On 3 February 1995, the inauguration of the new Malta Financial Services Centre was being celebrated at its spectacular building in Mriehel.
Bringing in the new financial services legislation had been the successful conclusion of, for once, bipartisan efforts. And in fact, everyone who was anyone was present for its launch at Mriehel.
That is until mobile phones started ringing and people rushed out of the building and jumped into their cars. A huge explosion had ripped apart a ship at Malta Drydocks and many workers had been killed or injured.
At the time nobody noticed the irony of the juxtapositioning of the two events, lost as we all were in the immense human tragedy.
Today, MFSA, as it is now known, celebrates its 10 years of success, while the victims of the Um el Faroud tragedy have not been remembered, except naturally by their own families as the loss of their loved ones is still keenly felt.
The two events that took place that evening represented two facets of Malta: on the one hand the new venture into financial services, then considered a daunting challenge for Malta, and on the other hand ship repair, which for centuries has been a mainstay of the Maltese economy, an area where Maltese skilled labour excelled in the past and still does.
Even then, as the tragedy, although accidental in nature, showed: the dangers inherent in anything to do with ships and with industrial processes were ever present and could never be underestimated.
Ten years on, it is useful to look again at the two ventures which the tragedy and the concomitance of the day has thrown together.
Over the past 10 years, the financial services sector has grown. Today the sector is a fully fledged industry in its own right, employs hundreds if not thousands of professionals, has attracted investment to Malta and, more importantly, has avoided the pitfalls into which it could very well have fallen.
Now that Malta is in the EU, our financial services sector is anchored on the bedrock of the EU legislation, thus gaining immensely in credibility and seriousness, something which would have been far more difficult and perhaps unattainable had Malta stayed outside the EU (in which case the temptation to become a rogue country would have been irresistible).

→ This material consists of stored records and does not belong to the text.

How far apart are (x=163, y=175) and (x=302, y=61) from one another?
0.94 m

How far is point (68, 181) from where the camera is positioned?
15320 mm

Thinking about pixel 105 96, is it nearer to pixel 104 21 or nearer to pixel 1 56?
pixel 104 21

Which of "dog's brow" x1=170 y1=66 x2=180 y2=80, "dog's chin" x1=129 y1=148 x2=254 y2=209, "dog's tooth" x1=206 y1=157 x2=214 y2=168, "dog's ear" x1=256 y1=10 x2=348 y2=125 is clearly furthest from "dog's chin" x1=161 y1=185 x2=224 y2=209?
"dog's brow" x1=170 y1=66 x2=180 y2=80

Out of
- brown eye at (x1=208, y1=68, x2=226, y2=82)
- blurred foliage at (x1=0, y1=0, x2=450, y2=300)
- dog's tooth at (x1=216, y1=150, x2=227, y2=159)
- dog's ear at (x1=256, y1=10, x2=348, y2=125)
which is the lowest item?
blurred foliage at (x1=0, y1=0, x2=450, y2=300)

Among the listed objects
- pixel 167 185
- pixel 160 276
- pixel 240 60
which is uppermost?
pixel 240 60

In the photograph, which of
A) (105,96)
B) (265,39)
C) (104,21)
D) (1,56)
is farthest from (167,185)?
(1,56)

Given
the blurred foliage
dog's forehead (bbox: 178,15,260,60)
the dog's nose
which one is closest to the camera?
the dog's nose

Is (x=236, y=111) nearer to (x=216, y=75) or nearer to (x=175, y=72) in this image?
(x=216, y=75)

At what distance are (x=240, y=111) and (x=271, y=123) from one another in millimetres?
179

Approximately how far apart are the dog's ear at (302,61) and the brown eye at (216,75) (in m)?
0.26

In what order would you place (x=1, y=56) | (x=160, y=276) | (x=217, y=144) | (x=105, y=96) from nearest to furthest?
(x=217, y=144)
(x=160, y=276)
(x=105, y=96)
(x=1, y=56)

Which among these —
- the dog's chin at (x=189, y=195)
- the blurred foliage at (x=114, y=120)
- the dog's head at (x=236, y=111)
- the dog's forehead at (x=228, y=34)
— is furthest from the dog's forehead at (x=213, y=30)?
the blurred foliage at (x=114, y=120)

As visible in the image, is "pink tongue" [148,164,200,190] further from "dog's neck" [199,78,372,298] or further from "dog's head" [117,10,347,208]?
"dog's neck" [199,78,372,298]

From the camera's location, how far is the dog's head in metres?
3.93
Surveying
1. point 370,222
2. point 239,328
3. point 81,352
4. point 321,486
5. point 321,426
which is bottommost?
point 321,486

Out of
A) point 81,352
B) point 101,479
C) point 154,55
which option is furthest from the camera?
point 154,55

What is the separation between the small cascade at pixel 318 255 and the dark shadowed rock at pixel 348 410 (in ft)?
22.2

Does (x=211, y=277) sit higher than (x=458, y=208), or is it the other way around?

Over the past 10 years the dockyard has changed, too. The events of the past week and the concerns raised, have perhaps highlighted the tensions that still exist there, the mutual suspicions, perhaps an outmoded economic theory still based on the Marxist ploy of playing employer against employed.
The most significant change is that Malta today has developed various elements of economic activity, a huge improvement on the 1950s and 1960s when the dockyard absorbed practically all those who did not work for the government and where eventually, its declining dependence on the British Navy saw huge job losses that led to forced emigration and much heartache. Apart from financial services, we can today count industry, tourism, and possibly other areas where people are gainfully employed and contributing to the country’s well-being.
The dockyard has shrunk from the 26,000 employed at one point by the British colonial power to the 1,700 of today.
Juxtaposing the financial services sector to the dockyards sector may lead some to support financial services as the thing of the future and to downgrade ship repair as something of the dark past. It need not be so. It is true that shipyards all over the world have learnt to do more with less. It is true there is cutthroat competition between shipyards and owners take their ship repair work to those places where they can get the work done cheaper, on time and of certifiable standards. Ship repair, however, is a prime example of Maltese skilled labour and Malta would be poorer without it.
The dockyard and dockyard workers however must understand that we are living in a changing world and keeping the work practices and strict rigidity of the past will only end up in the dockyards having to be closed down. You cannot get work without committing to a time frame and keeping it, without offering a job at rates which are competitive, with industrial action which threatens to upset schedules down the line with reverberations all around the world. And the country, beset as it is with huge financial problems, cannot afford to have a dockyard which is not paying its way.
Now that the industrial action has been called off, there is a starting-point for negotiations. Threats, whether made by workers or the government, are a poor alternative to negotiations and a flexible approach to solutions. The dockyard is no longer a Crown dependence which can still exist whether it makes money or not. On the other hand, it is a pity that the government felt it had to take a front seat once again, with all its implications, and management hiding behind the government’s ample skirts.
Ten years ago the financial services sector was still a baby: it has now grown into a robust adult. Ten years ago, apart from the tragedy, the dockyard was stronger in human resources but weaker in financial terms. Today, it is weaker in human resources but stronger in potential.
The two issues mentioned; that of skilled people who wanted to leave and were held back, and that of foreign workers brought in on a temporary basis, can be solved if there is goodwill on both sides. But this paper’s impression, admittedly from somewhat afar, is that what bedevils everything at the dockyard is neither politics nor agitation, but simply lack of the basic rules of human relations.
May the memory of those who died 10 years ago help all to understand that every life is precious, every worker may have a valid point to make, and that after all the shouting, all must work together in what has become a far more difficult market, where one industrial dispute can jeopardise the very existence of the dockyard.